__Excerto da página__
########################################

1. No programa de «preparação» para a Noite Pascal Baptismal, início e meta da vida cristã, o Domingo III da Quaresma está marcado pelos primeiros «escrutínios» para os catecúmenos: primeira «chamada» para a Liberdade.
2. No Evangelho deste Domingo III da Quaresma (Lucas 13,1-9), Jesus atira tudo contra o nosso coração dormente e empedernido: atira a crónica e a parábola. Tudo serve para gravar em nós a conversão. A crónica refere a brutalidade de Pilatos que massacrou um grupo de Galileus e a queda da torre de Siloé que matou 18 pessoas. Pois bem, Jesus não se insurge contra o poder romano nem invoca o fatalismo, mas também não desperta sentimentalismos fáceis e de ocasião, nem tão-pouco se refugia em esquemas feitos: eram pecadores e por isso foram castigados por Deus. O que equivale a dizer também: não é o nosso caso, Deus está do nosso lado, podemos continuar a viver tranquilos. Jesus ouve e passa diante dos olhos a crónica. Mas não fica a olhar para trás, a lamentar-se ou a levantar falsas culpabilizações. Jesus não é reativo, mas proativo. Vira a inteira crónica para nós e diz que, face à precariedade da vida, só nos resta converter-nos! Lição oportuna para nós, que perdemos ainda muito tempo a comentar as notícias, sempre trágicas, dos jornais. De forma diferente, da crónica Jesus retira sabiamente, não o pecado dos outros, mas a conversão para nós, grande tema quaresmal, que nos acompanha desde Quarta-Feira de Cinzas.

########################################

__Dados fornecidos__

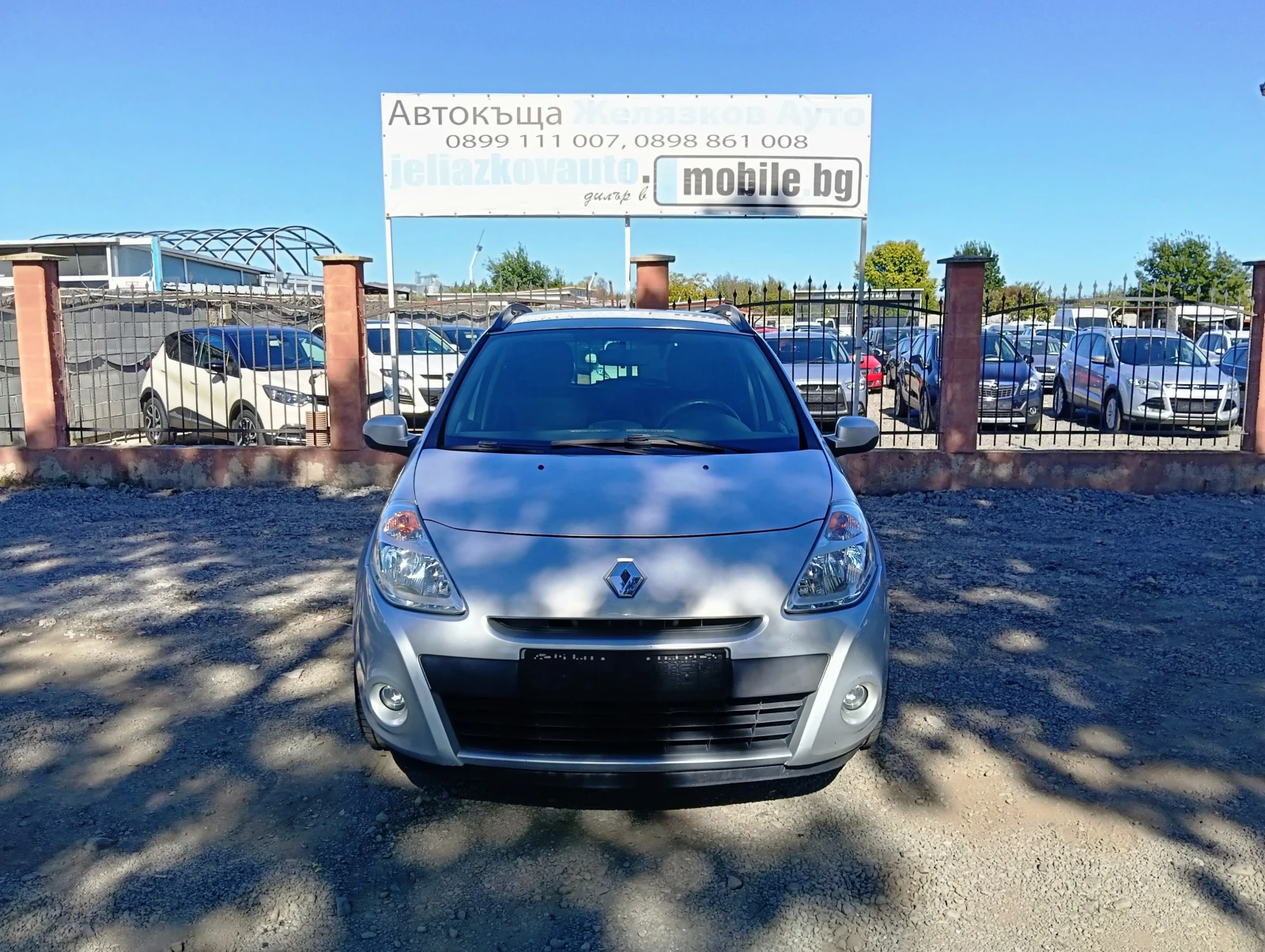 Renault Clio 1.2i 75 ps., снимка 2 - Автомобили и джипове - 56022813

########################################

__O que fazer__
[A] Pode reescrever de forma mais breve o parágrafo do texto sobre o Domingo III da Quaresma que começa por «No Evangelho deste Domingo III da Quaresma», mantendo os factos principais?
[B] Pode prosseguir o texto sobre o Domingo III da Quaresma a partir da sua última frase?

__Resultados por tarefa__
[A] No Evangelho de Lucas 13,1-9, Jesus usa a crónica e a parábola para gravar em nós a conversão. A crónica relata o massacre de um grupo de Galileus por Pilatos e a queda da torre de Siloé, que matou 18 pessoas. Jesus não se insurge contra o poder romano, não invoca o fatalismo, não desperta sentimentalismos nem afirma que as vítimas foram castigadas por Deus por serem pecadoras, ideia que levaria a pensar que Deus está do nosso lado e que podemos viver tranquilos. Em vez de olhar para trás ou de levantar falsas culpas, Jesus é proativo. Vira a crónica para nós e diz que, face à precariedade da vida, só nos resta converter-nos. Fica a lição para quem perde tempo a comentar as notícias trágicas dos jornais: da crónica deve retirar-se não o pecado dos outros, mas a própria conversão, grande tema quaresmal desde a Quarta-Feira de Cinzas.

[B]
3. Depois pega na parábola da figueira, talvez com muitas folhas, mas sem figos. E põe em cena aquele belo acerto de contas entre o dono do pomar (o Pai) e o cultivador (Jesus, o Filho). Os «três anos» apontam para o ministério de Jesus. Aqueles «três anos» de cuidados parece que não foram suficientes para levar aquela figueira, que somos nós, a dar frutos. É-nos dado «ainda mais um ano» de graça para frutificar. Não, não é a paciência de Deus que a parábola acentua, mas a urgência da nossa conversão. A parábola constitui, portanto, um fortíssimo apelo à conversão. Mas devemos ainda fixar o coração nesta impressionante maravilha que é sermos comparados por Jesus a uma árvore boa plantada por Deus no mundo, neste mundo, para dar bom fruto!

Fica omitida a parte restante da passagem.